> **ARTÍCULO**:
───

Sábado Santo, 9 de abril de 1977, sábado de Gloria, sábado
Rojo, porque desde las diez menos cuarto de la noche el Partido Comunista de
España era legal. Me enteré al levantarme por la mañana de aquel domingo de
Resurrección, cuando al salir a la calle escuché los primeros comentarios.
Incluso pude observar como algún familiar cercano apenas lograba contener las
lágrimas, y no de alegría precisamente. Todo lo contrario. Porque para ella, al
igual que para muchos otros, la legalización del Partido Comunista venía a suponer
como el despertar de los demonios del pasado, las heridas nunca cicatrizadas de
aquella Guerra Civil que no se olvidaba por ninguna de las partes. Aquel
domingo, 10 de abril de 1977, unos lloraban de alegría, y otros de tristeza. Y
ante esa visión volví a sentir miedo, porque sabía que esas dos Españas,
irreconciliables, seguían vivas, odiándose mutuamente, si cabía cada día un poco más.
Lo que yo no sabía por aquel entonces, era que ese Partido
Comunista que se acababa de legalizar ya nada tenía que ver con aquel Partido
Comunista de la Guerra Civil, porque el partido legalizado se encontraba
instalado de lleno en la línea del eurocomunismo propugnada por Enrico Berlinguer.
Y así quedó demostrado de forma fehaciente cuando tanto Marchais como
Berlinguer, los líderes de los comunistas franceses e italianos, respectivamente,
viajaron hasta Madrid para reunirse con Santiago Carrillo a fin de debatir
sobre la trayectoria del proceso democrático español y el futuro del comunismo
en nuestro país.
Claro que yo nunca había oído hablar de Enrico Berlinguer,
el secretario general de los comunistas italianos; también una de las
personalidades más fascinantes de la política europea tras la posguerra
mundial.
Nació aristócrata. Los Berlinguer eran una familia de
intelectuales, abogados en su mayoría, radicales e ilustrados. Su padre,
abogado y político había sufrido persecución por sus actividades antifascistas
cuando militaba en el grupo "Justicia y libertad" consiguiendo llegar
a senador de la República italiana por el partido socialista.
Enrico se afilió al PCI en 1943, cuando contaba tan solo
veintiún años de edad. En julio de 1945 ya era dirigente nacional de las
juventudes comunistas. En 1947 conoció a Togliatti, secretario general del PCI,
surgiendo una afinidad absoluta entre los dos.

───

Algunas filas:
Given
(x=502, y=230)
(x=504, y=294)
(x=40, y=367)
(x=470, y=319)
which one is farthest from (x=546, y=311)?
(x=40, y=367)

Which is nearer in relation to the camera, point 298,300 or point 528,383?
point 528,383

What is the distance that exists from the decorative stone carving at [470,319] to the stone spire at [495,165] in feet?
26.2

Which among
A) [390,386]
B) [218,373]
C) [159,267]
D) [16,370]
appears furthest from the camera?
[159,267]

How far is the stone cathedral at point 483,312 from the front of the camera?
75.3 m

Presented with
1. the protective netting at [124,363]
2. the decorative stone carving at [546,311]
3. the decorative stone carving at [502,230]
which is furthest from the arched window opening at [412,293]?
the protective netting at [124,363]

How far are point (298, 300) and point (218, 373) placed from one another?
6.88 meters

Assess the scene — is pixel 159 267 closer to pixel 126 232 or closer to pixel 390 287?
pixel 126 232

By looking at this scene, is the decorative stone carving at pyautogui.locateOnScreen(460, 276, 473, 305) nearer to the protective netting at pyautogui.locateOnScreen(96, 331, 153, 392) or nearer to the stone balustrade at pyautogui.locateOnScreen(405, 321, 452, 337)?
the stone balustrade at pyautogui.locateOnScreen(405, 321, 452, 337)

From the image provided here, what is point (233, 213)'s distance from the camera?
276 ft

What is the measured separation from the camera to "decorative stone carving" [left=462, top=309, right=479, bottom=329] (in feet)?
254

───

> **TAREAS**:
A. Reproduzca fielmente el fragmento del artículo que comienza en "Lo que yo no" y termina en "en nuestro país.".
B. Responda brevemente a las siguientes preguntas sobre el artículo:
(i) ¿Desde qué hora del sábado 9 de abril de 1977 era legal el Partido Comunista de España?
(ii) ¿En qué año se afilió Enrico Berlinguer al PCI?
(iii) ¿En qué grupo militaba el padre de Berlinguer cuando sufrió persecución por sus actividades antifascistas?

> **RESPUESTAS ESPERADAS**:
A.
Lo que yo no sabía por aquel entonces, era que ese Partido
Comunista que se acababa de legalizar ya nada tenía que ver con aquel Partido
Comunista de la Guerra Civil, porque el partido legalizado se encontraba
instalado de lleno en la línea del eurocomunismo propugnada por Enrico Berlinguer.
Y así quedó demostrado de forma fehaciente cuando tanto Marchais como
Berlinguer, los líderes de los comunistas franceses e italianos, respectivamente,
viajaron hasta Madrid para reunirse con Santiago Carrillo a fin de debatir
sobre la trayectoria del proceso democrático español y el futuro del comunismo
en nuestro país.

B.
(i) Desde las diez menos cuarto de la noche.
(ii) En 1943.
(iii) En el grupo "Justicia y libertad".